- [DO THIS]
Format the lines of the entries below as a JSON list of strings, one string per line and no blank lines, covering everything from the line containing "What is the physical" down to the line containing "25.0 meters", both included.
## BEGIN MATERIAL SUPPLIED
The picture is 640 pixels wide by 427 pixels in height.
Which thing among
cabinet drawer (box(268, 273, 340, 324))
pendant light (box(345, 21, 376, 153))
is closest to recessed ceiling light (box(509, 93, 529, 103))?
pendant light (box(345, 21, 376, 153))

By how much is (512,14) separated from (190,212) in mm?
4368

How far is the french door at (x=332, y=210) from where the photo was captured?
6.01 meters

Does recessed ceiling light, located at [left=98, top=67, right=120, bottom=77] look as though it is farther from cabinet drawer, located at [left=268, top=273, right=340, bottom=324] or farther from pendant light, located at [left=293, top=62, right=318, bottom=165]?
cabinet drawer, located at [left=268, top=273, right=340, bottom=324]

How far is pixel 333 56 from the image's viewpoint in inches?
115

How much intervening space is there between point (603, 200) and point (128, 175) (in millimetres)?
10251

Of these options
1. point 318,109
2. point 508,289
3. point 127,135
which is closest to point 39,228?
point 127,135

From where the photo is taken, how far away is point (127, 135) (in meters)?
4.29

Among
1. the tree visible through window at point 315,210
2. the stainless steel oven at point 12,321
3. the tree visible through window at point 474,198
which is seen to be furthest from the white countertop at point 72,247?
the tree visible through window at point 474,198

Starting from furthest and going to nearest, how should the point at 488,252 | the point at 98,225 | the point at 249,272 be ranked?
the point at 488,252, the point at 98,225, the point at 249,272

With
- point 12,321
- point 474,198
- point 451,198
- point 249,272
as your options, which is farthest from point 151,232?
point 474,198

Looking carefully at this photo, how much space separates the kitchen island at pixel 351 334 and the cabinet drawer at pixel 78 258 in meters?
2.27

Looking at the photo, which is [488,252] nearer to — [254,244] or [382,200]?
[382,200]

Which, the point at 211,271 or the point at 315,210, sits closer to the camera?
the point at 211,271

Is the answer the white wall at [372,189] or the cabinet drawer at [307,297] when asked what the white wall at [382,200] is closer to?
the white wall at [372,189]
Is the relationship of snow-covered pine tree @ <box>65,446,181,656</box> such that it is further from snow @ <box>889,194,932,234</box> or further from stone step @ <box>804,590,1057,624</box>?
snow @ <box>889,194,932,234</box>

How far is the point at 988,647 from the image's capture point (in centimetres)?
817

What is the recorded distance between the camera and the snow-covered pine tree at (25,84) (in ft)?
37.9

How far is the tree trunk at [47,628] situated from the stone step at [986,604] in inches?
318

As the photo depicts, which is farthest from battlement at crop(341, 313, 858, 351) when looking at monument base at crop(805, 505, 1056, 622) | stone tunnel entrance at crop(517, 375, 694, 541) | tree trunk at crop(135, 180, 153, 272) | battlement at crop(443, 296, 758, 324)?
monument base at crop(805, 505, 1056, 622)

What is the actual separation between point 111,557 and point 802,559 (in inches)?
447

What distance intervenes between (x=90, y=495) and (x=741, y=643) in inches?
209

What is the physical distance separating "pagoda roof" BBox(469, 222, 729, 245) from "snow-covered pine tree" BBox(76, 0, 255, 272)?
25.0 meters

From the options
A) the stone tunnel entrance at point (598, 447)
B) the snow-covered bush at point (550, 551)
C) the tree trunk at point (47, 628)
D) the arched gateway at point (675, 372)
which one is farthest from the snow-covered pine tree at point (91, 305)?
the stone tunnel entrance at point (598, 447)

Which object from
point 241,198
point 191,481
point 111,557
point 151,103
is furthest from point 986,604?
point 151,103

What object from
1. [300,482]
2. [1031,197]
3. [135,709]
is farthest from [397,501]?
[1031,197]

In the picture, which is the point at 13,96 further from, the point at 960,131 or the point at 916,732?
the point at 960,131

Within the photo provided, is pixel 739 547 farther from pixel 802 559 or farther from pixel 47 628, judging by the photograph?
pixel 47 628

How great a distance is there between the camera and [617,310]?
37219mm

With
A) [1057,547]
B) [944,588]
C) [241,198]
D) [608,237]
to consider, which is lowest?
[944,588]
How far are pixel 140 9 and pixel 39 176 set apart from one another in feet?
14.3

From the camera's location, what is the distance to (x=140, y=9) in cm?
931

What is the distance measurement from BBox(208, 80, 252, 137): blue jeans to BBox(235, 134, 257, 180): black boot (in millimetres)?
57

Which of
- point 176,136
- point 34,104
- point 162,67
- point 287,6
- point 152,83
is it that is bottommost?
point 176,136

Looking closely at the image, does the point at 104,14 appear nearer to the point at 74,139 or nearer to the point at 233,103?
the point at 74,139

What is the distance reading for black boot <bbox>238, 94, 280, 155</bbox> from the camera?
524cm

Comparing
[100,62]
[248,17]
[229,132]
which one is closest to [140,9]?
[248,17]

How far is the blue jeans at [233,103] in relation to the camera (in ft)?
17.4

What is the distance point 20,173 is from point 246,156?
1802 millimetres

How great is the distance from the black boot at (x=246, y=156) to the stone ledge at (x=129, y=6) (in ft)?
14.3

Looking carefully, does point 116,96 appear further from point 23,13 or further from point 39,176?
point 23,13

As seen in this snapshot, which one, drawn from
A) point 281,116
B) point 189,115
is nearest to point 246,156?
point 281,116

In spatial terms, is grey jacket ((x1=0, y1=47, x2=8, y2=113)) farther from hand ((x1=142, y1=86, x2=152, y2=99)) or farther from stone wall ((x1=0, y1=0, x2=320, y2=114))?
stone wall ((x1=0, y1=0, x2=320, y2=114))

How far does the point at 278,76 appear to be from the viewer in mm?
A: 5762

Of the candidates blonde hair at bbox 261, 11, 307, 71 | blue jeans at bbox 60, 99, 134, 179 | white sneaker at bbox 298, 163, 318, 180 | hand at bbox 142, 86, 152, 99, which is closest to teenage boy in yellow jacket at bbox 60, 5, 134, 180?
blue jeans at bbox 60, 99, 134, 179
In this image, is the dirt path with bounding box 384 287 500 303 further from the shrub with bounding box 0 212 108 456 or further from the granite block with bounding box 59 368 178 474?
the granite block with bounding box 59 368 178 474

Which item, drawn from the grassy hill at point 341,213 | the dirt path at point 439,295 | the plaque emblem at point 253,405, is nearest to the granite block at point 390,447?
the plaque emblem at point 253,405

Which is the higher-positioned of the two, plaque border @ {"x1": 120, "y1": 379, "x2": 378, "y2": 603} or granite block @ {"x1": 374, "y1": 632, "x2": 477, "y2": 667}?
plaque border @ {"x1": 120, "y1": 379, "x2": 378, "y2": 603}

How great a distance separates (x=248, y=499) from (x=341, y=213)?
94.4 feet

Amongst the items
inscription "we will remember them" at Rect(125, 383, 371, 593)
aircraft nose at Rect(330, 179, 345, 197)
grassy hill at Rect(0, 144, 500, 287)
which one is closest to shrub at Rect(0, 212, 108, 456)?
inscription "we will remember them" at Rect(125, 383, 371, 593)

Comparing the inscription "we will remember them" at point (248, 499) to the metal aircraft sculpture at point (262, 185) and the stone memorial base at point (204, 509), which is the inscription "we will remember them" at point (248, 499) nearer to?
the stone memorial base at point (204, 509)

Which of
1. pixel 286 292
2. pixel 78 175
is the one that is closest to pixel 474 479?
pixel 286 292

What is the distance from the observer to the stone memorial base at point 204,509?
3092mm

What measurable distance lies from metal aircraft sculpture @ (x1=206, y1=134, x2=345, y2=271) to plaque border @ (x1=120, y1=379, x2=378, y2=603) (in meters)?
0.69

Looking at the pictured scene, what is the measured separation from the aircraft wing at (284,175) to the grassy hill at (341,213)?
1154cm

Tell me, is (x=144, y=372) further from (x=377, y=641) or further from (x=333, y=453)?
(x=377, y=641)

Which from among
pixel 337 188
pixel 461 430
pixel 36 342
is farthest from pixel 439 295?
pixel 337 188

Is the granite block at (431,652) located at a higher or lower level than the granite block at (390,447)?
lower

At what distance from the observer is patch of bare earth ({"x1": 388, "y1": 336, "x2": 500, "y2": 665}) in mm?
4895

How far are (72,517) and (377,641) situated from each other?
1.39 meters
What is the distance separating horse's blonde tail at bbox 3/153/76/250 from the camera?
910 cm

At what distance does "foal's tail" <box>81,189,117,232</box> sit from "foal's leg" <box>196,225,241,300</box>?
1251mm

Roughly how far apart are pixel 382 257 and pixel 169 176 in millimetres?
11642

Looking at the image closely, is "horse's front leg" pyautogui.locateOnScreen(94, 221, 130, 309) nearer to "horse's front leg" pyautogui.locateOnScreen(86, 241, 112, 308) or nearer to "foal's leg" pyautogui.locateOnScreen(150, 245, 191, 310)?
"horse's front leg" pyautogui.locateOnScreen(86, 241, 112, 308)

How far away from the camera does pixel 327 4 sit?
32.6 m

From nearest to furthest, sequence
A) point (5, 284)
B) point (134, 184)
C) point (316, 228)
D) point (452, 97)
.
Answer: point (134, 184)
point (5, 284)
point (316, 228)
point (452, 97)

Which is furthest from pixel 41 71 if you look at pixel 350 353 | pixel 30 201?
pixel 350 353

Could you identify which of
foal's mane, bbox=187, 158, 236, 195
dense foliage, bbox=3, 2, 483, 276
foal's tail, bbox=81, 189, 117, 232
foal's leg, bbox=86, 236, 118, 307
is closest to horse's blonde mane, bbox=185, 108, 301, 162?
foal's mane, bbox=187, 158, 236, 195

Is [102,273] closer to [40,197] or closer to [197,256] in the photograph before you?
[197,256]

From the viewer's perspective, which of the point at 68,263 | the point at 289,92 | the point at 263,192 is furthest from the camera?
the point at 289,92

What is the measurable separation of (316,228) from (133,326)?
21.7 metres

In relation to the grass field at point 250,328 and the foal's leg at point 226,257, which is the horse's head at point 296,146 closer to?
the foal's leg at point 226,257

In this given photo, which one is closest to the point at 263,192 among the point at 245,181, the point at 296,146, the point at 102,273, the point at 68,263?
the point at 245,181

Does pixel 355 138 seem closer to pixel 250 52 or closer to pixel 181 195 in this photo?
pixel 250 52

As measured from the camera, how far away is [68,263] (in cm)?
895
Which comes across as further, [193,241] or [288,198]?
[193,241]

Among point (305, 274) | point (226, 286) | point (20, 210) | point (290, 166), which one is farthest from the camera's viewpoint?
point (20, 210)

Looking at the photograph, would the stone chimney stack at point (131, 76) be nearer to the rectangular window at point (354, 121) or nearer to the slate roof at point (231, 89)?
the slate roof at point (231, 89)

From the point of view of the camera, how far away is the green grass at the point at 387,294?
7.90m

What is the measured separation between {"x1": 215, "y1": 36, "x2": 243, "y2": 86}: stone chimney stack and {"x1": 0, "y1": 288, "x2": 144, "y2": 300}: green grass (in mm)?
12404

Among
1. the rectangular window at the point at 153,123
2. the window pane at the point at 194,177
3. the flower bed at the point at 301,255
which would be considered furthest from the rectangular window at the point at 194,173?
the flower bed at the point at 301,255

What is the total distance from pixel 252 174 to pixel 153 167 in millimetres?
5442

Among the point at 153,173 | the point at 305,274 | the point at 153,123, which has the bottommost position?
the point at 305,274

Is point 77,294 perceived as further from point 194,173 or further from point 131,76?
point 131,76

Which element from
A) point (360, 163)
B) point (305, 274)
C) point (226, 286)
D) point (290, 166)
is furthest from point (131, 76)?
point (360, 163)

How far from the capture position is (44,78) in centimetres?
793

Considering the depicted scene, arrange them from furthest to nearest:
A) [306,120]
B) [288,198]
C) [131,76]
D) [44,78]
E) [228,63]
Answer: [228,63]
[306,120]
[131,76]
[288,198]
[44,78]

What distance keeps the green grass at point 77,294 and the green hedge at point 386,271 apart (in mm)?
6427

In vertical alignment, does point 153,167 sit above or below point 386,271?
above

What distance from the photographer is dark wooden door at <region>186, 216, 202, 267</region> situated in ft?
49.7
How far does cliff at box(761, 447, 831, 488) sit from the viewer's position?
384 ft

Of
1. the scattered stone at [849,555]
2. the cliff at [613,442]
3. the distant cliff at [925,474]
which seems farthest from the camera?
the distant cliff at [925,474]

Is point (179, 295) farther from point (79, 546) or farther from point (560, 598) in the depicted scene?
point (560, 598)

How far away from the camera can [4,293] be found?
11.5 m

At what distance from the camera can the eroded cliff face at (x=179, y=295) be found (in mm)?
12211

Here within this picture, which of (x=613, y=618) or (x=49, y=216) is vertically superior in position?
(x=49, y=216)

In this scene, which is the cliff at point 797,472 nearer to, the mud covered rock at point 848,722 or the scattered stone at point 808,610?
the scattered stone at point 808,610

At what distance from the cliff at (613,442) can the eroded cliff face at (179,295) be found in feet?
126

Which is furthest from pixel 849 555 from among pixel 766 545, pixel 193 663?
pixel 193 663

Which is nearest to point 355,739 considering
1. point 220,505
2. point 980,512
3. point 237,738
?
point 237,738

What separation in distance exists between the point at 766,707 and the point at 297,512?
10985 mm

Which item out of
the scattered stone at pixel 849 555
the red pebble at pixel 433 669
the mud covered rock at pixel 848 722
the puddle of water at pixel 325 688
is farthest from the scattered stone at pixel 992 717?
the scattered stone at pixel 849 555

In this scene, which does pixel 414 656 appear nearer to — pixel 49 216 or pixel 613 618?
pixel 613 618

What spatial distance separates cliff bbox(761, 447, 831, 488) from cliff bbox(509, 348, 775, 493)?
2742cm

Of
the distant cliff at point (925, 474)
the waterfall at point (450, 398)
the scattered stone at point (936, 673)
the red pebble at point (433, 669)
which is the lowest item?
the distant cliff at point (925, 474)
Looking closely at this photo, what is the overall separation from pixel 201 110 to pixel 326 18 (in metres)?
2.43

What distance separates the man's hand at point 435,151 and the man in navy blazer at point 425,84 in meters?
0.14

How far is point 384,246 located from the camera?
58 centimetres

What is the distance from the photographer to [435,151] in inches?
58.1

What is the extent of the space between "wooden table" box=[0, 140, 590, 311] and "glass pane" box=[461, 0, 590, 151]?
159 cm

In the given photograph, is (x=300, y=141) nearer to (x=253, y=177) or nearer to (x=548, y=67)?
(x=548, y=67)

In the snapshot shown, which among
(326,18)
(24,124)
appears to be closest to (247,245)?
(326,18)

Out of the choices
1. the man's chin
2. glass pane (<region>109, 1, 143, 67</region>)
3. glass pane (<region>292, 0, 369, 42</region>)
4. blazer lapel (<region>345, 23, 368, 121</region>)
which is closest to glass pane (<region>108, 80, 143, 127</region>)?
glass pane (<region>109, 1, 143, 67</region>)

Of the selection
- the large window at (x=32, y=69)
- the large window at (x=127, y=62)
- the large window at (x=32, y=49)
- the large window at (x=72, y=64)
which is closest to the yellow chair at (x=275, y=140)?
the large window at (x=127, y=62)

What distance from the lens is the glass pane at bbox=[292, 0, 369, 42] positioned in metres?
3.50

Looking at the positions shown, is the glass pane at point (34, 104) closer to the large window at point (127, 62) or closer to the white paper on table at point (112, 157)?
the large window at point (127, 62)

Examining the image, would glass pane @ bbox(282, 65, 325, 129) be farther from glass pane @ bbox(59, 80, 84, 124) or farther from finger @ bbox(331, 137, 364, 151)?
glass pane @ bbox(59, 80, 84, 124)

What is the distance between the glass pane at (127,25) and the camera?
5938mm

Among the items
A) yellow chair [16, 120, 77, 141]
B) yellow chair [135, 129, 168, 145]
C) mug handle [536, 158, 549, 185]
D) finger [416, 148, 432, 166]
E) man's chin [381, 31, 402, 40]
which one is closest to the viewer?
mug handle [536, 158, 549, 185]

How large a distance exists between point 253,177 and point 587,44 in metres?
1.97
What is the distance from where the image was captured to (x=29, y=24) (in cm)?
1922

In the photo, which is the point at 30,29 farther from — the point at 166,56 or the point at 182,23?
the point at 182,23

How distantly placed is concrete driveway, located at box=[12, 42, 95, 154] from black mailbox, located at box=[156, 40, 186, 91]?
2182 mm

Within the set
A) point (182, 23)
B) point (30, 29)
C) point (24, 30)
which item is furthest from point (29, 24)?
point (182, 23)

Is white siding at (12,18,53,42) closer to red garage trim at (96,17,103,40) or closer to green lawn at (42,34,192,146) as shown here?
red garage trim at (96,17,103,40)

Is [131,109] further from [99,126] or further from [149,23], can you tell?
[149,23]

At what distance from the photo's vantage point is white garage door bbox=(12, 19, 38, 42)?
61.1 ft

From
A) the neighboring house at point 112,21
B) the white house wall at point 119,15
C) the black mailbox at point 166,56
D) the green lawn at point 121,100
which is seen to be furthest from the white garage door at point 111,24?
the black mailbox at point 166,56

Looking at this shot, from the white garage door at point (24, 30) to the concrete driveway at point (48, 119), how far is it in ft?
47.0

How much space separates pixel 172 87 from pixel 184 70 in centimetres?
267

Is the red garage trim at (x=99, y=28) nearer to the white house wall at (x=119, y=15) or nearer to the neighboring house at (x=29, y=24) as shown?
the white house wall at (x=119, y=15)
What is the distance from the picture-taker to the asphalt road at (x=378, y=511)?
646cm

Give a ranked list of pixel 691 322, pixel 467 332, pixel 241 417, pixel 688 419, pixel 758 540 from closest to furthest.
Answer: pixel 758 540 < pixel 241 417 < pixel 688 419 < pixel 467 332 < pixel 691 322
## END MATERIAL SUPPLIED
- [SOLUTION TO THIS PROBLEM]
[
  "What is the physical distance separating \"pagoda roof\" BBox(469, 222, 729, 245) from \"snow-covered pine tree\" BBox(76, 0, 255, 272)?",
  "25.0 meters"
]